Stored items
-------------------------

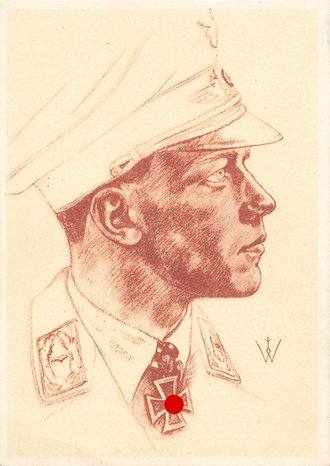 Willrichkarte Ritterkreuzträger "Major Wick"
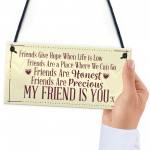 Friend Is You Plaque Home Decor Signs Friendship FRIEND Birthday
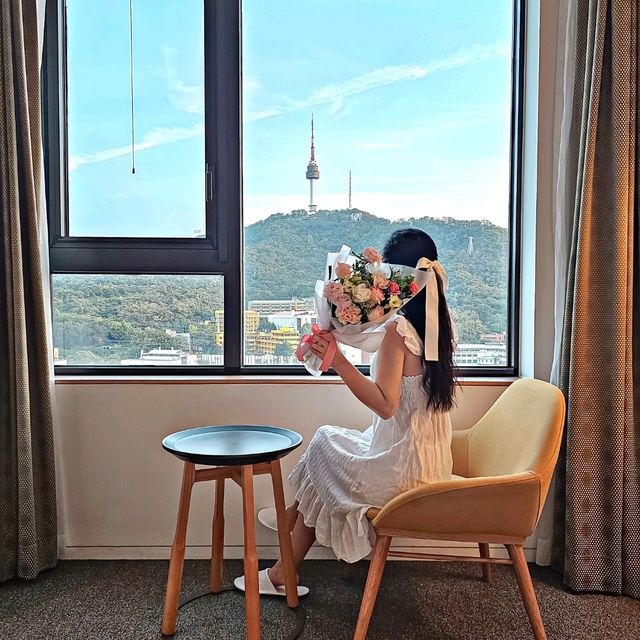 발렌타인데이! 남산타워뷰 가성비호텔 L7명동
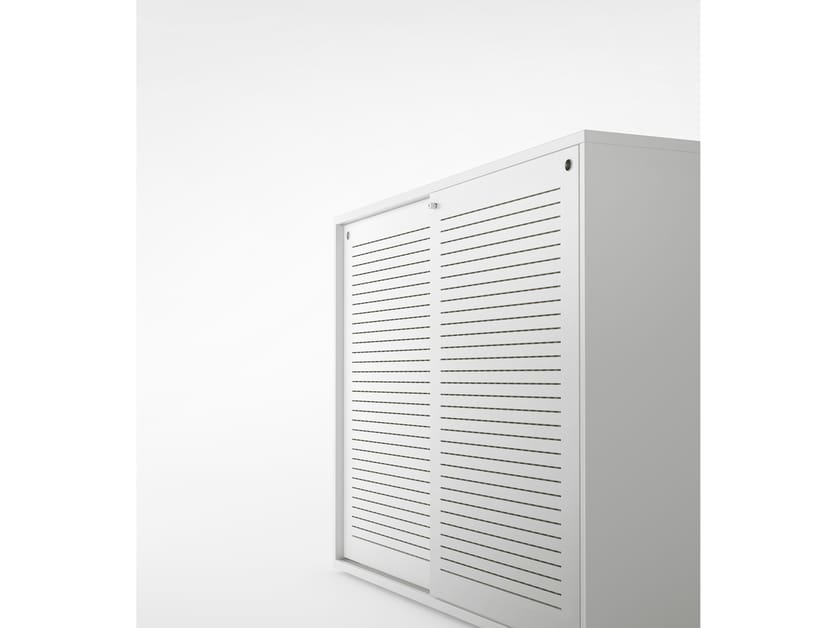 ACOUCAB Low office storage unit with lock By FANTONI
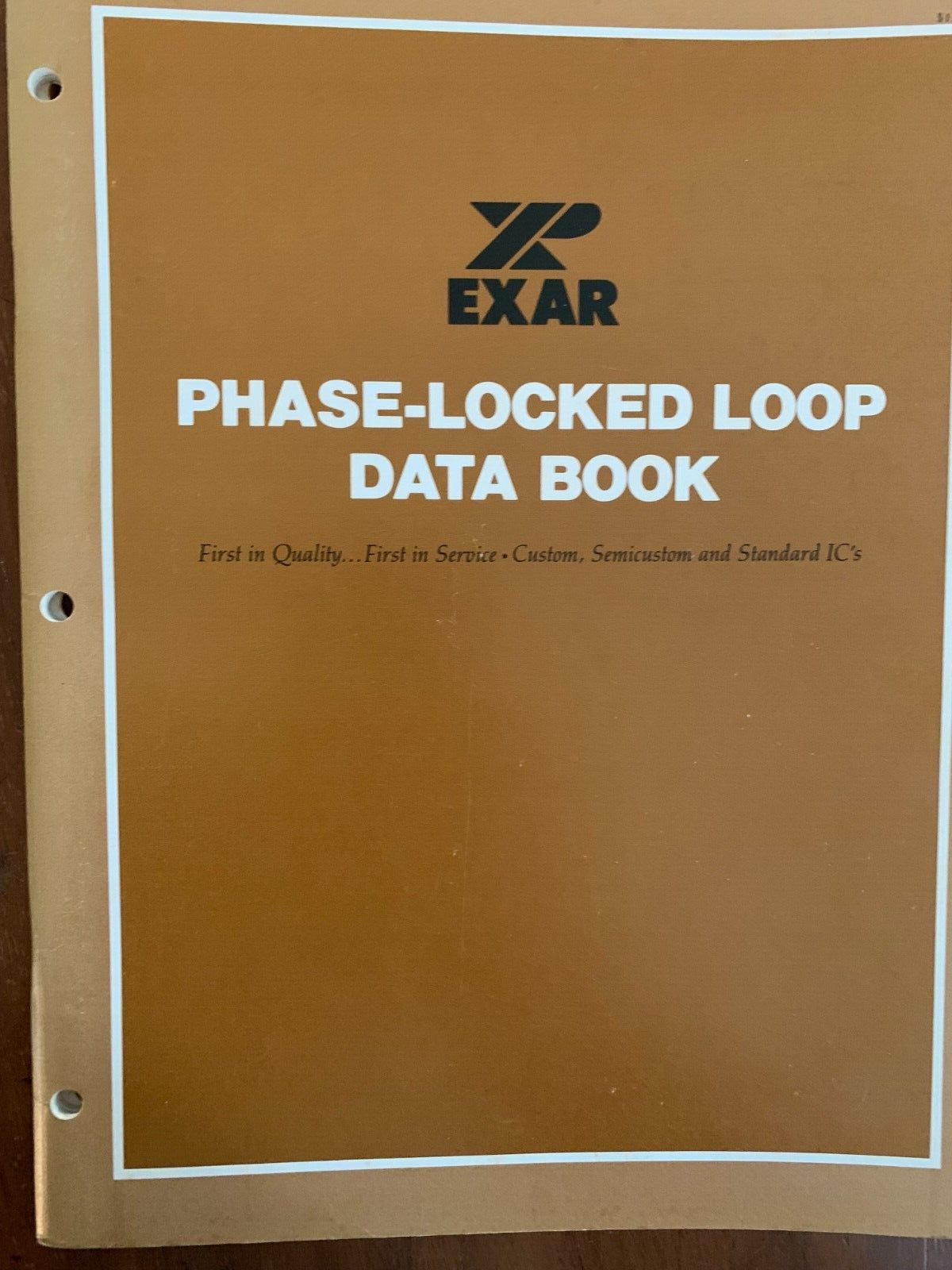 Vintage Exar Phase-Lock Loop Data Book 1978 Paperback Very Good Condition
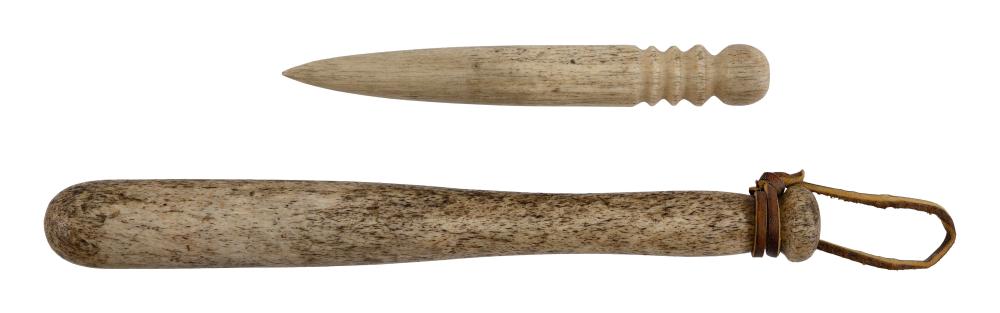 TWO WHALEBONE ITEMS 19TH CENTURYTWO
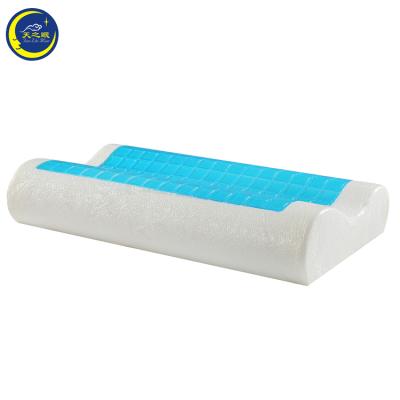 China Cool Comfortable Sleep Gel Cutout Memory Foam Cooling Pillow for sale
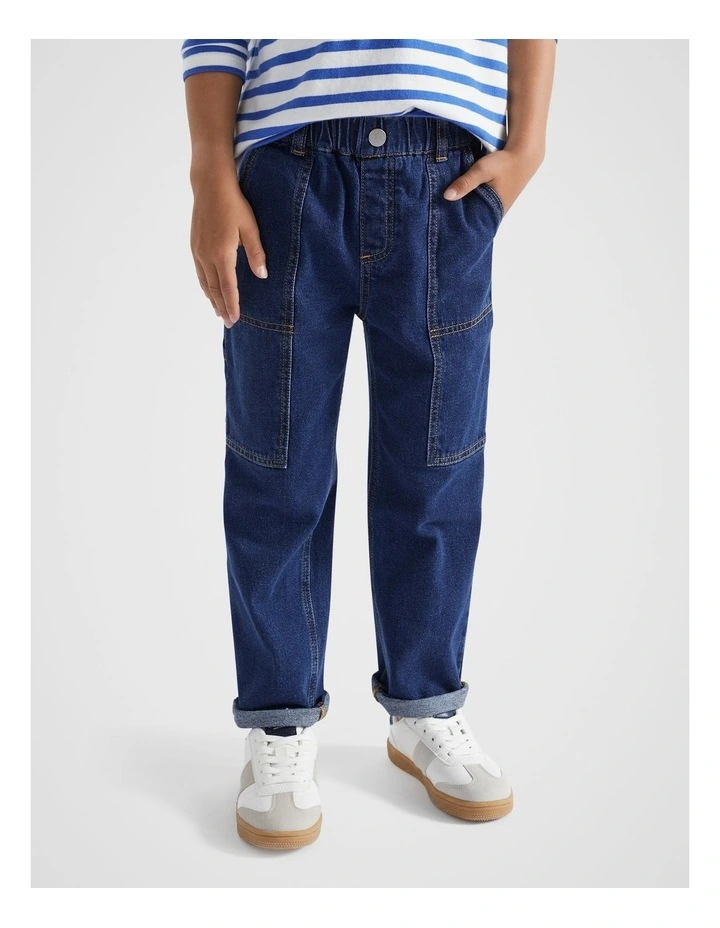 Denim Carpenter Pant in Midnight Indigo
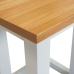 Mesa auxiliar de madera maciza de roble 27x24x37 cm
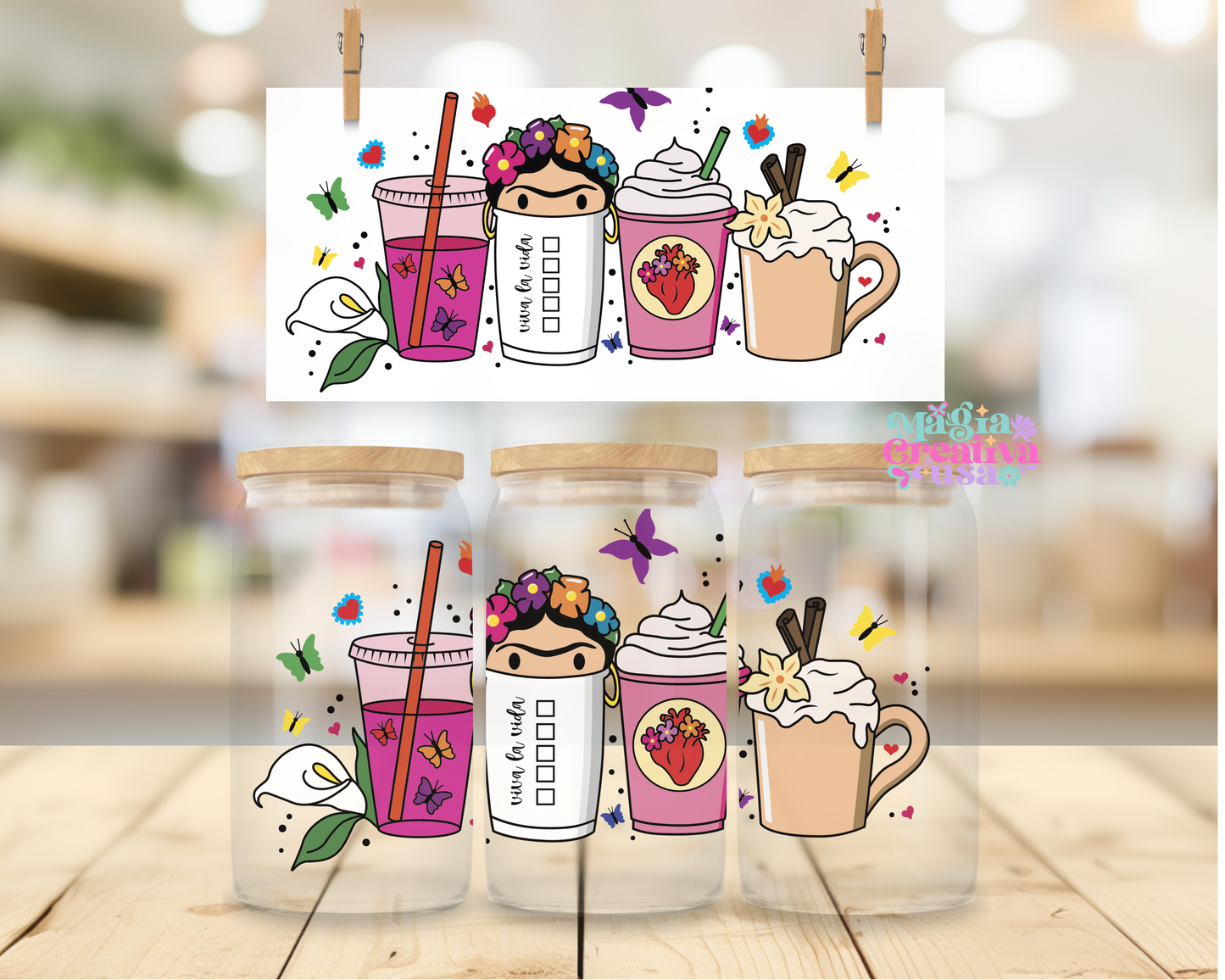Vive la vida uvdtf wrap 16oz.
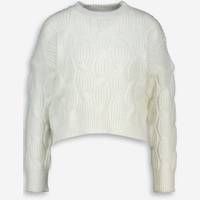 TK Maxx Women's White Cropped Jumpers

-------------------------

Every line from the one with "Mesa auxiliar de" to the end of the records above should be restated word for word, and no picture belongs in the copy.

# EXERCISE OUTPUT
 Mesa auxiliar de madera maciza de roble 27x24x37 cm
Vive la vida uvdtf wrap 16oz.
 TK Maxx Women's White Cropped Jumpers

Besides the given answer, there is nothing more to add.